"Those whose spouse or partner is also considered their best friend get almost twice as much additional life satisfaction from marriage or cohabitation as do others --- even when controlling for pre-marital well-being levels.
The scientists controlled for age, gender, income, health status, and previous life satisfaction.
A best friend has your back. A best friend supports your dreams. A best friend is someone you can call anytime, anywhere, without feeling like they'll resent you for it. They're the person you put as an emergency contact and the first person you think about when something wonderful happens at work.
They know all your quirks (and love you anyway). They can challenge you in deep ways because they know the ins and outs of your psyche (and love you anyway). They're the kind of person who'll make soup and draw you a bath when you're sick, even if they're busy, because they genuinely want you to feel better.

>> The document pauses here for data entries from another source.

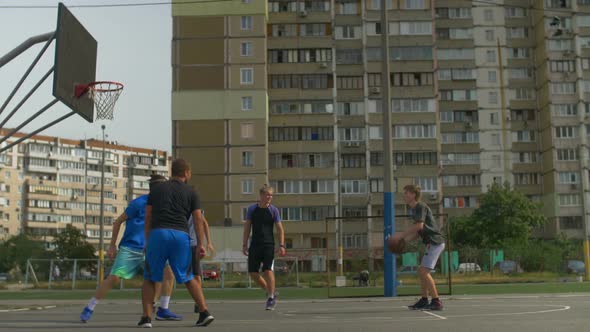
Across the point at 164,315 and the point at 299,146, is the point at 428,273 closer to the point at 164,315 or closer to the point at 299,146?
the point at 164,315

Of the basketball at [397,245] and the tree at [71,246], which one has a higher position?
the tree at [71,246]

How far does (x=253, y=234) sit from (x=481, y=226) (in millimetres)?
64239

If you're looking for a way to examine the status of your current or future romantic relationship, it's probably wise to keep this in mind."
The study is linked in the article. As I've always said on this forum when posters have asked what's the most important thing you're looking for in a partner' --- it's friendship -- a best friend.
"It is not a lack of love, but a lack of friendship that makes unhappy marriages." - Friedrich Nietzsche
My husband and I are best friends, and we have been married for 22 years. I don't know if it works for everyone else, but it certainly has worked for us.
i knew it! which is the reason why i'd first have to become friends with a man i consider becoming my partner - it doesn't work the other way around for me.
"They can challenge you in deep ways because they know the ins and outs of your psyche (and love you anyway)."
We recently had a discussion on loyalty. My partner let me know her loyality was limited and setting boundaries is important for both in a relationship. You have an obligation to take care of yourself first. Best friend part is correct and I would have it no other way. Even though we were polar opposites on personality we were 95% aligned on beliefs about life.
Thaks for quoting Nietzche.
This points out my biggest mistake; I didn't marry my best friend.
I'm a believer. My husband and I met as coworkers, became friends and then lovers ... ultimately, married and were business partners. The hardest part is, when he died, I felt his loss on so many planes. Overwhelming, but I don't regret a bit of it.
@VictoriaNotes Thank you, Victoria. We were married for a little over ten years.
I dunno...if Nietzsche's statement is true, I've divorced two 'best friends'.
The f/m relationship that has eluded me so far and that I search for still is the one where we are both each other's shoulder to cry on.
I totally get that. I have recently decided (accepted?) that my "picker" has been broken from birth.